### Problem statement:
Your task is to output all the records below, word for word.

### Supplied data:
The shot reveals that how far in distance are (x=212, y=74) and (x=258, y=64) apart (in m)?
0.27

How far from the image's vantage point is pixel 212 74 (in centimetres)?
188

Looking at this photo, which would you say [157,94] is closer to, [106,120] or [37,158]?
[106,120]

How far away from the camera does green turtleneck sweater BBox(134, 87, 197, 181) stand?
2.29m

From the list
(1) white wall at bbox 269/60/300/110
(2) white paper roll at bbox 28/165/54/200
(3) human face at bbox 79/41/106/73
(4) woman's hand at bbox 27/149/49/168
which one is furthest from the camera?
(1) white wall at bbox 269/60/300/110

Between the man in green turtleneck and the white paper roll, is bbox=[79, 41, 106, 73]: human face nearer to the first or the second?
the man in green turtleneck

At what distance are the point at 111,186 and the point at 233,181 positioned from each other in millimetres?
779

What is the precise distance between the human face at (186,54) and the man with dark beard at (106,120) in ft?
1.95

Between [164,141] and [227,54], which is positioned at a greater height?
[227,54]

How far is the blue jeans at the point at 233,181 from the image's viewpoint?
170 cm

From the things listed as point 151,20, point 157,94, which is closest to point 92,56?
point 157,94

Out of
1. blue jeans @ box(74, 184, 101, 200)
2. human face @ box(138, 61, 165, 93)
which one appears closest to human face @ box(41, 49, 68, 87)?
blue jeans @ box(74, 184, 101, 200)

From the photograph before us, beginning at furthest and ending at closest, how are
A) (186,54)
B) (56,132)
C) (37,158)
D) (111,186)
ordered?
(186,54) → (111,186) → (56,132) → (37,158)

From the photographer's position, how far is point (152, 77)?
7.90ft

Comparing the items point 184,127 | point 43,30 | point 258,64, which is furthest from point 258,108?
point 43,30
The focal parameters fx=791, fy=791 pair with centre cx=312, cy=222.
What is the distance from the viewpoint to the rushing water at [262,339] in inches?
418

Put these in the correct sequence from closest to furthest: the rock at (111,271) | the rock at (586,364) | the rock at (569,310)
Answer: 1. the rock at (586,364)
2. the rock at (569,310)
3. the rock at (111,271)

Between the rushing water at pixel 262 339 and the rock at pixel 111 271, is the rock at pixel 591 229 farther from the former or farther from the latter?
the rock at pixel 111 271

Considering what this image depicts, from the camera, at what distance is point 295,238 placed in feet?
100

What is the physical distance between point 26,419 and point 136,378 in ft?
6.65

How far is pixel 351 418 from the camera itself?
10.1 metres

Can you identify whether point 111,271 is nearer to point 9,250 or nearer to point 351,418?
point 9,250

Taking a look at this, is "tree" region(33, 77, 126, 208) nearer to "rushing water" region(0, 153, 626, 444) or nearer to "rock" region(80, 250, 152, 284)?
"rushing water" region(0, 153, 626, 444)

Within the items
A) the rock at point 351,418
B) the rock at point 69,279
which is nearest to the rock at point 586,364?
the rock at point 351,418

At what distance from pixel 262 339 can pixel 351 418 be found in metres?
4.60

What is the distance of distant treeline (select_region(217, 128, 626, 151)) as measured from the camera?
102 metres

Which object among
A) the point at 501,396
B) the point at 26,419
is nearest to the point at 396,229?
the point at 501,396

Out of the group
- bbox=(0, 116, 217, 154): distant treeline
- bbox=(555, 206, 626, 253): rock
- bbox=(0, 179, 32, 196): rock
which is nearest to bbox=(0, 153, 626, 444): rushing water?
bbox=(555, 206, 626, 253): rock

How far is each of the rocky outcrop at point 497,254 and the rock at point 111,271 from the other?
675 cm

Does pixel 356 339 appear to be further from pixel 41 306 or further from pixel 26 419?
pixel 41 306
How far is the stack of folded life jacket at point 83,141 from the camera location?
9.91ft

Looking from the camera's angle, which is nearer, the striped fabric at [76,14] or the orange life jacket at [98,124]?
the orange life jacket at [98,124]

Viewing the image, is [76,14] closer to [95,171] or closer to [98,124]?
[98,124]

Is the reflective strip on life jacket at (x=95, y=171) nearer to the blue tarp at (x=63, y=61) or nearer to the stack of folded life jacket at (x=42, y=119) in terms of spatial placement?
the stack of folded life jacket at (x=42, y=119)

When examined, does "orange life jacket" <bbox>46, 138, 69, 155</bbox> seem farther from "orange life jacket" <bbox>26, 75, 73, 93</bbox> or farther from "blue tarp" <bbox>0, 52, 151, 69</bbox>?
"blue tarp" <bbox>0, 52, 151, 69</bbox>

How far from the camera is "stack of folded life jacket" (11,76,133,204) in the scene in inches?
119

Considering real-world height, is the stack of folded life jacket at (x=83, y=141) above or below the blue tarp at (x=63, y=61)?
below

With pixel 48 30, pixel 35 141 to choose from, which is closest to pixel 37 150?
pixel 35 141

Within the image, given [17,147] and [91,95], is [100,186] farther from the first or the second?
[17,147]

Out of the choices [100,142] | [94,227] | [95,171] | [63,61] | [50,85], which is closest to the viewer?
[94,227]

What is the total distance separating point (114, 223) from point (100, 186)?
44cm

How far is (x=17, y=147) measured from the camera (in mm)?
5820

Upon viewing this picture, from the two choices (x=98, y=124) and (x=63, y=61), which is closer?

### The reply:
The shot reveals that how far in distance are (x=212, y=74) and (x=258, y=64) apart (in m)?
0.27

How far from the image's vantage point is pixel 212 74 (in centimetres)?
188

Looking at this photo, which would you say [157,94] is closer to, [106,120] or [37,158]?
[106,120]

How far away from the camera does green turtleneck sweater BBox(134, 87, 197, 181) stand?
2.29m

From the list
(1) white wall at bbox 269/60/300/110
(2) white paper roll at bbox 28/165/54/200
(3) human face at bbox 79/41/106/73
(4) woman's hand at bbox 27/149/49/168
which one is furthest from the camera?
(1) white wall at bbox 269/60/300/110

Between the man in green turtleneck and the white paper roll, is bbox=[79, 41, 106, 73]: human face nearer to the first or the second?
the man in green turtleneck

At what distance are the point at 111,186 and the point at 233,181 positioned from each other in millimetres?
779

What is the precise distance between the human face at (186,54) and the man with dark beard at (106,120) in ft?
1.95

Between [164,141] and [227,54], which is positioned at a greater height?
[227,54]

How far is the blue jeans at the point at 233,181 from the image's viewpoint?
170 cm

From the things listed as point 151,20, point 157,94, which is closest to point 92,56?
point 157,94

Out of
1. blue jeans @ box(74, 184, 101, 200)
2. human face @ box(138, 61, 165, 93)
which one appears closest to human face @ box(41, 49, 68, 87)?
blue jeans @ box(74, 184, 101, 200)

From the photograph before us, beginning at furthest and ending at closest, how are
A) (186,54)
B) (56,132)
C) (37,158)
D) (111,186)
ordered?
(186,54) → (111,186) → (56,132) → (37,158)

From the photographer's position, how far is point (152, 77)?
7.90ft

Comparing the items point 184,127 | point 43,30 | point 258,64, which is furthest from point 258,108?
point 43,30
The focal parameters fx=791, fy=791 pair with centre cx=312, cy=222.
What is the distance from the viewpoint to the rushing water at [262,339] in inches?
418

Put these in the correct sequence from closest to furthest: the rock at (111,271) | the rock at (586,364) | the rock at (569,310)
Answer: 1. the rock at (586,364)
2. the rock at (569,310)
3. the rock at (111,271)

Between the rushing water at pixel 262 339 and the rock at pixel 111 271, is the rock at pixel 591 229 farther from the former or farther from the latter?
the rock at pixel 111 271

Considering what this image depicts, from the camera, at what distance is point 295,238 placed in feet?
100

What is the physical distance between point 26,419 and point 136,378 in ft?
6.65

How far is pixel 351 418 from the camera itself?
10.1 metres

Can you identify whether point 111,271 is nearer to point 9,250 or nearer to point 351,418?
point 9,250

Taking a look at this, is "tree" region(33, 77, 126, 208) nearer to "rushing water" region(0, 153, 626, 444) or nearer to "rock" region(80, 250, 152, 284)?
"rushing water" region(0, 153, 626, 444)

Within the items
A) the rock at point 351,418
B) the rock at point 69,279
which is nearest to the rock at point 586,364?
the rock at point 351,418

At what distance from pixel 262 339 can pixel 351 418 be found in metres?
4.60

What is the distance of distant treeline (select_region(217, 128, 626, 151)) as measured from the camera?
102 metres

Which object among
A) the point at 501,396
B) the point at 26,419
is nearest to the point at 396,229?
the point at 501,396

Out of the group
- bbox=(0, 116, 217, 154): distant treeline
- bbox=(555, 206, 626, 253): rock
- bbox=(0, 179, 32, 196): rock
which is nearest to bbox=(0, 153, 626, 444): rushing water?
bbox=(555, 206, 626, 253): rock

How far is each of the rocky outcrop at point 497,254 and the rock at point 111,271 from the other?
675 cm

Does pixel 356 339 appear to be further from pixel 41 306 or further from pixel 26 419?
pixel 41 306
How far is the stack of folded life jacket at point 83,141 from the camera location?
9.91ft

Looking from the camera's angle, which is nearer, the striped fabric at [76,14] or the orange life jacket at [98,124]?
the orange life jacket at [98,124]

Viewing the image, is [76,14] closer to [95,171] or closer to [98,124]?
[98,124]

Is the reflective strip on life jacket at (x=95, y=171) nearer to the blue tarp at (x=63, y=61) or nearer to the stack of folded life jacket at (x=42, y=119) in terms of spatial placement?
the stack of folded life jacket at (x=42, y=119)

When examined, does "orange life jacket" <bbox>46, 138, 69, 155</bbox> seem farther from "orange life jacket" <bbox>26, 75, 73, 93</bbox> or farther from "blue tarp" <bbox>0, 52, 151, 69</bbox>?
"blue tarp" <bbox>0, 52, 151, 69</bbox>

How far from the camera is "stack of folded life jacket" (11,76,133,204) in the scene in inches?
119

Considering real-world height, is the stack of folded life jacket at (x=83, y=141) above or below the blue tarp at (x=63, y=61)?
below

With pixel 48 30, pixel 35 141 to choose from, which is closest to pixel 37 150?
pixel 35 141

Within the image, given [17,147] and [91,95], is [100,186] farther from the first or the second?
[17,147]

Out of the choices [100,142] | [94,227] | [95,171] | [63,61] | [50,85], which is closest to the viewer?
[94,227]

What is the total distance separating point (114, 223) from point (100, 186)?
44cm

How far is (x=17, y=147) measured from the camera (in mm)?
5820

Upon viewing this picture, from the two choices (x=98, y=124) and (x=63, y=61), which is closer?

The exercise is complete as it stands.